Wednesday, July 11, 2018

Rejecting Tomi Lahren's Pink Slime Pro-Choice Perspectives

Fox News Commentator Tomi Lahren likens reversing Roe v. Wade to conservatives spitting on the Constitution

In offering analysis after President Donald Trump nominated Brett Kavanaugh to be on the Supreme Court, Fox News commentator Tomi Lahren opined that conservatives seeking to overturn Roe v. Wade are effectively spitting on the Constitution.

Lahren has been outspoken in her adherence to abortion rights.  She was separated from Glenn Beck's "The Blaze TV" last year because of her inconsistent opinions about abortion.  This was sparked by an appearance on ABC's The View in which she argued that it was hypocritical to be anti-choice and be a small government conservative.    Beck insisted that he wanted to terminate Lahren for lacking intellectual integrity.


“I can’t speak for the company and why they did it, but it had nothing to do with being pro-choice...
What I have a problem with is somebody who will change their point of view or that will say absolutely crazy, red meat things, and not have any intellectual firepower to back it up. Have the intellectual integrity to be able to back things up.”




Now Lahren laments that some conservatives want a Supreme Court to carry out religious judicial activism to get rid of Roe v. Wade (1973).  Tantalizing pro-choice red meat but it like the pink slime substitute which some fast food outlets use to sell dollar menu items to a hungry public even though it causes indigestion.

**The data**
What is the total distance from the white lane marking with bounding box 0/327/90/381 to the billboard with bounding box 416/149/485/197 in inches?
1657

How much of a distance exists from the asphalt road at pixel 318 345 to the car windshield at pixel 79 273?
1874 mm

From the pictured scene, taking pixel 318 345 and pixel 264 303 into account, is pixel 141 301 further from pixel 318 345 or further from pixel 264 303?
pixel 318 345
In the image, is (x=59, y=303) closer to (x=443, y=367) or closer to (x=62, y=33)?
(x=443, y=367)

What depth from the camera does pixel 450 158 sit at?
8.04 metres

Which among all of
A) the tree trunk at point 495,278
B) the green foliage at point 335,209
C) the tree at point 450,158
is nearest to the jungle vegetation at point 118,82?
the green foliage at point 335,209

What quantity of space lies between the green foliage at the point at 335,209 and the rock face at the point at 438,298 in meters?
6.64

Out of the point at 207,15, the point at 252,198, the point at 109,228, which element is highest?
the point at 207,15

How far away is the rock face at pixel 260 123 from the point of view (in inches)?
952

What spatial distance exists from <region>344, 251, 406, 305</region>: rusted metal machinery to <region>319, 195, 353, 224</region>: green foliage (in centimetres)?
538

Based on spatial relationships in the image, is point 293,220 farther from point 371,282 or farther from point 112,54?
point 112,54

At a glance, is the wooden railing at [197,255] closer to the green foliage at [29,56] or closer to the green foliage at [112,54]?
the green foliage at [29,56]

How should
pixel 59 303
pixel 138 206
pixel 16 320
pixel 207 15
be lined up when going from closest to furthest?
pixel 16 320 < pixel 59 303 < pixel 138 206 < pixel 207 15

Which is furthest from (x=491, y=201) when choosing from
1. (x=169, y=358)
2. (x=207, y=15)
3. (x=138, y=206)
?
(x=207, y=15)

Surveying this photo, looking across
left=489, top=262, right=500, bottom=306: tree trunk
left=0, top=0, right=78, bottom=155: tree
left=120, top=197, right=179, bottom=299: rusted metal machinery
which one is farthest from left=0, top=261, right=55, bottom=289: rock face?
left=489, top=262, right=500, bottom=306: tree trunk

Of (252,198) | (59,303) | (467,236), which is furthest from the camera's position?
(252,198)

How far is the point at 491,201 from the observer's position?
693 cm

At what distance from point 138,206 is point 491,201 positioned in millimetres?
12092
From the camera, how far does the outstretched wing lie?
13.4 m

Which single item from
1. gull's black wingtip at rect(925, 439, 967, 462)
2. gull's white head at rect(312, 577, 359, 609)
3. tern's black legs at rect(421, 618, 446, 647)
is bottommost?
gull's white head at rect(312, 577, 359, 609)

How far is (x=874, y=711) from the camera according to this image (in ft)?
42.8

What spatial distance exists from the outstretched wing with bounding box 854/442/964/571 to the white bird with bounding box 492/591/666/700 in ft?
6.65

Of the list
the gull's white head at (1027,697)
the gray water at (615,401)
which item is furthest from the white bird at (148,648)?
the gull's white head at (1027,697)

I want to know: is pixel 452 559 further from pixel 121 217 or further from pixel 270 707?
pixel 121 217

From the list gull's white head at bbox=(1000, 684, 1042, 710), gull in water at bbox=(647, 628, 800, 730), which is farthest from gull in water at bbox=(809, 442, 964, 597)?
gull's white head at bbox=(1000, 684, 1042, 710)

**Directions for this task**
Pick up the blog post about Tomi Lahren's views on Roe v. Wade after its last sentence and write the next few paragraphs.

**Answer for this exercise**
Lahren assumes that any rollback of Roe would be premised on religious issues.  Even the Roe decision recognizes that government has interests in unborn life in the last trimester that is viable.  Prenatal medicine has made great leaps of advancement so viability is pushed closer to the 20th week of pregnancy.  No signs of religion in this hermaneutic. And that does not even consider the scientific fact that human life begins at the moment of conception

Pro-Choice jurisprudence currently rests on the shaky foundation of abortion as being included in a right to privacy that is within  penumbras and emanations of the Bill of Rights, as applied to states by the Fourteenth Amendment.  Justice Blackmun's holding in Roe is a quintessential example of judicial activism, legislating from the bench for the entire nation.

Conceptually, a texualist originalist led Supreme Court could rule that "the right to privacy" is not enumerated within the Federal Constitution and that the Tenth Amendment is applicable.  This would throw the abortion issue back to the states, where it resided prior to the 1973 judicial fiat.  Some states, like California and New York, would have liberal abortion laws, while other states may be more restrictive.   That sort of subsidiary jurisprudence sounds like small government conservatism.

Maybe Lahren's political science studies at UNLV did not adequately cover jurisprudence.  She seems to think that it is unconstitutional for the Supreme Court to overrule bad precedent or is judicial activism.   In his confirmation hearing to become Chief Justice in 2005, John Roberts noted that stare decisis does not hold as a legal precedent when a matter was wrongly decided.  But in Tomi Lahren's legal logic, Brown v. Board of Education (1954) that overturned the Separate but Equal standard of  Plessy v. Ferguson (1896) was just spitting on the Constitution too.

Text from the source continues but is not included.